Logon details for your RDP session are given on the Cloudshare page each time you activate the environment:
Step 2 – Getting big data
So you managed to set up a system and created a RDP session. Good job! Now to find some “big data”. In this article I’m using data which I downloaded from the guys over at Infochimps. I’ve used the following data sources which in total will give me about 20 million records.
- AMEX Exchange Daily 1970-2010 Open, Close, High, Low and Volume
- NASDAQ Exchange Daily 1970-2010 Open, Close, High, Low and Volume
- NYSE Exchange Daily 1970-2010 Open, Close, High, Low and Volume
The files contain stock exchange data. Great recipe for finding something interesting.

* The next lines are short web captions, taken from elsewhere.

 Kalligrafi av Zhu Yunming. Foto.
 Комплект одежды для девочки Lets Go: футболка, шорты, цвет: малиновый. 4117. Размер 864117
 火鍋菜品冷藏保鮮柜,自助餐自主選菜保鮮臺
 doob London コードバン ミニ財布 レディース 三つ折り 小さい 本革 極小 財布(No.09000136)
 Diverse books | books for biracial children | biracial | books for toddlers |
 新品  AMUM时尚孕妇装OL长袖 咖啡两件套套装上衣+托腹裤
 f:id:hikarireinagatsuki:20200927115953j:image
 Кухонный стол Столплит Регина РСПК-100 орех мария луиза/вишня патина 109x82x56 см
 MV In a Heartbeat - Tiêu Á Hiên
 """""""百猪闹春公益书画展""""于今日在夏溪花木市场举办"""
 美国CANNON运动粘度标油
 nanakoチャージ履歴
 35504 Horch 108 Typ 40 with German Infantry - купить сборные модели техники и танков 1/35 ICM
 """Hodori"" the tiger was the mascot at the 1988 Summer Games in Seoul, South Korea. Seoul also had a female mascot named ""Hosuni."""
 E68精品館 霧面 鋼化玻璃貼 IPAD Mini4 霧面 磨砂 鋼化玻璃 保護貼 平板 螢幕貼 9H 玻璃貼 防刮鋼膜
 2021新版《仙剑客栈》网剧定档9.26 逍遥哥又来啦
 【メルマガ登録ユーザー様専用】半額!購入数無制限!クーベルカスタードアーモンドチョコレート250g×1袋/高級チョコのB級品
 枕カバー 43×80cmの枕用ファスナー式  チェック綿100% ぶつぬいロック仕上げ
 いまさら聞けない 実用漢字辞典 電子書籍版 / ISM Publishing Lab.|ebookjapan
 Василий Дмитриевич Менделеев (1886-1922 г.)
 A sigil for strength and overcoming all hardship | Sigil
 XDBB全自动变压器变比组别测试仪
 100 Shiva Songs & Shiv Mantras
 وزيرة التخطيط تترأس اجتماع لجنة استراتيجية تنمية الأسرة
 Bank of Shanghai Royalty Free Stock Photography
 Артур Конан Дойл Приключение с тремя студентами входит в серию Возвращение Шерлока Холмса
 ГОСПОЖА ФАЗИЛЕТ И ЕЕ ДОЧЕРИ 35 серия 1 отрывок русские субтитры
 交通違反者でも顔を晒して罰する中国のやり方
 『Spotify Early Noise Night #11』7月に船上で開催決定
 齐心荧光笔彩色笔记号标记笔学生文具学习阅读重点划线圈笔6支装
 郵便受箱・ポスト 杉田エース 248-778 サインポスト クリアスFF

You will be getting a bunch of separate csv files. Use the daily prices ones. For simplicity sake I have merged all files into three separate csv files. Good old DOS can help you with that by using the following command:
copy *.csv importfile.csv
Make sure to execute the command in the same directory your files are placed. Replace importfile.csv with something recognisable (like AMEX.csv, NASDAQ.csv, NYSE.csv).
Step 3 – Create your table in HANA
And now the fun begins! You need to create a table which holds all your data records. Remember those files I downloaded from Infochimps? The files have the following structure:
That means I need to replicate that structure into my HANA table. You can create your table in the HANA studio using the modeler or by using SQL.
Modeler:
Please note that you should create the table in your own schema and use Column Store (to witness awesome speed later on).
SQL:
I prefer SQL because it’s faster. The following command will create your table:
create column table “S0001432066”.”NASDAQ”(
“EXCHANGE” VARCHAR (10) not null,
“STOCK” VARCHAR (10) not null,
“DATE” DATE not null,
“PRICEOPEN” DECIMAL (15,2),
“PRICEHIGH” DECIMAL (15,2),
“PRICELOW” DECIMAL (15,2),
“PRICECLOSED” DECIMAL (15,2),
“STOCKVOLUME” DECIMAL (15),
“PRICECLOSEDADJ” DECIMAL (15,2),
primary key (“EXCHANGE”,”STOCK”,”DATE”))
Step 4 – FTP and import your files into the HANA system
The guys over at SAP will make you do a little treasure hunt in order to find the user id and password for the FTP server. Go into you HANA system and execute the following SQL statement:
Select * from SYSTEM.FTP_SERVER
Et voila, a username and password (masqued for obvious reasons):
Take note of what is mentioned on where to store the files. More specifically you should create a folder on the server equal to your SCN number (in my case S0001432066).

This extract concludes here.